Ye Ye décrypte le « pessimisme joyeux » du peuple chinois dans H6

Photo du film H6 © SaNoSi Productions

 

Pour son premier long métrage, l’artiste d’origine chinoise Ye Ye a posé sa caméra dans le plus grand hôpital de Shanghai pour y capter la capacité singulière des Chinois à faire face aux aléas de la vie : avec fatalisme et humour.

Quel est le point de départ d’H6 ?

En 2015, j’ai été hospitalisée en France et l’année suivante, j’ai participé au tournage d’une série télévisée dans un hôpital en Chine. J’ai découvert à ces occasions à quel point la perception de la maladie et des dangers diffère entre l’Europe et l’Asie. Pour la seconde saison de la série, j’ai proposé de réaliser un documentaire sur la manière qu'ont les Chinois de faire face à la souffrance. Je me suis concentrée sur l’hôpital n°6, qui est le plus grand de Shanghai. Cela m’a permis d’avoir accès à un casting très large et ainsi, de montrer la résilience des Chinois à travers des exemples variés. Au total, la conception d’H6 aura duré quatre ans.

De quels aspects de la résilience chinoise avez-vous souhaité témoigner ?

Dans mon adolescence, j’ai eu l’occasion d’observer ce mélange d’humour et de fatalisme, d’amour et de dépendance qui caractérise, selon moi, la résistance des Chinois à l’adversité. J’ai approfondi dans le film leur pessimisme joyeux.

Quel regard portez-vous sur l’évolution de la société chinoise ?

Elle a franchi en trente ans ce que les sociétés occidentales ont mis plus d’un siècle à traverser. Pour résister à cette accélération, elle a dû déployer des trésors d’ingéniosité et d’adaptation aux changements. Le film montre ses stratégies pour garder plus ou moins maladroitement l'équilibre. Je souhaite que les spectateurs aient le sentiment, au travers d'H6, d’avoir approché un peu le cœur de la Chine.

Quels étaient vos objectifs de narration ?

Je voulais qu’H6 ressemble à une fiction même si je filme de vrais gens dans de vraies situations. Ce procédé me paraissait être plus à même de provoquer l’empathie du spectateur.

Comment s’est déroulé le tournage ?

Son organisation a été compliquée car tous les personnages ont été filmés en même temps. Il me fallait donc être très présente afin de ne pas rater des moments importants pour la narration. Il m’a également fallu trouver la bonne distance, être proche de leurs émotions tout en me faisant oublier. J’ai commencé à filmer certains personnages avant de les abandonner parce qu’ils faisaient double-emploi, ou parce qu’ils n’étaient pas assez forts dans ce qu’ils exprimaient.

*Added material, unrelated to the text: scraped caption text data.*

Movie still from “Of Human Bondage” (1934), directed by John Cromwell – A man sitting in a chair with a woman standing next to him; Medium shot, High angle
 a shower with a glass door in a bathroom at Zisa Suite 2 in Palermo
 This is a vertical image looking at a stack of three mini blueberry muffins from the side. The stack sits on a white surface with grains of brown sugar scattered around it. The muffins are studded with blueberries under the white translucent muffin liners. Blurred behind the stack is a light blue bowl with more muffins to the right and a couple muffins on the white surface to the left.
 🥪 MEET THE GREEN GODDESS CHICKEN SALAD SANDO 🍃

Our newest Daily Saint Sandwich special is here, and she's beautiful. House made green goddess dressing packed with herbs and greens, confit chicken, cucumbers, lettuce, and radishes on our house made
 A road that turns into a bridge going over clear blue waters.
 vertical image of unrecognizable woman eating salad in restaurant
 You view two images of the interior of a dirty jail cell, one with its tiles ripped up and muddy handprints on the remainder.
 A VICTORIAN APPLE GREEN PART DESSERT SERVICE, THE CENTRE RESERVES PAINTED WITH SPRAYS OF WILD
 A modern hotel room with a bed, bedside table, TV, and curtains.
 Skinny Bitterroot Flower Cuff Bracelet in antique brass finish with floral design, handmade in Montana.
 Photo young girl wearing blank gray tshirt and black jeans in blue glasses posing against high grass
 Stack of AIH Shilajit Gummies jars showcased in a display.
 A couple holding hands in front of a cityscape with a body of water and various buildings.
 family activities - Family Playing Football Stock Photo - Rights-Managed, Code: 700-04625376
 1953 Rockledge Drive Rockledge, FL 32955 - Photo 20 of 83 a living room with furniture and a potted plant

Que recherchiez-vous précisément ?

J’ai essayé, dès la première rencontre, d’être à leur écoute, de sentir les problématiques apparentes et sous-jacentes, mais aussi de ne pas les trahir, tout en nourrissant mon histoire. Quand une séquence que j’avais filmée me faisait pleurer ou sourire, c’était un bon signe.

Un mot sur le montage ?

Il a commencé dès le tournage. Je montais dans ma tête en permanence. J’ai d’abord été seule avec mes images, puis j'ai cheminé vers une version de huit heures que je trouvais cohérente. J’ai ensuite rencontré le chef monteur Rodolphe Molla par l’intermédiaire de Jean-Marie Gigon, mon producteur. Je voulais qu’il puisse me donner son avis sur les personnages sur lesquels j’hésitais encore. L’idée était qu’il vive la même expérience que moi, qu’il soit touché par ceux que j'avais filmés. Rodolphe m’a apporté le recul nécessaire pour redécouvrir mon film.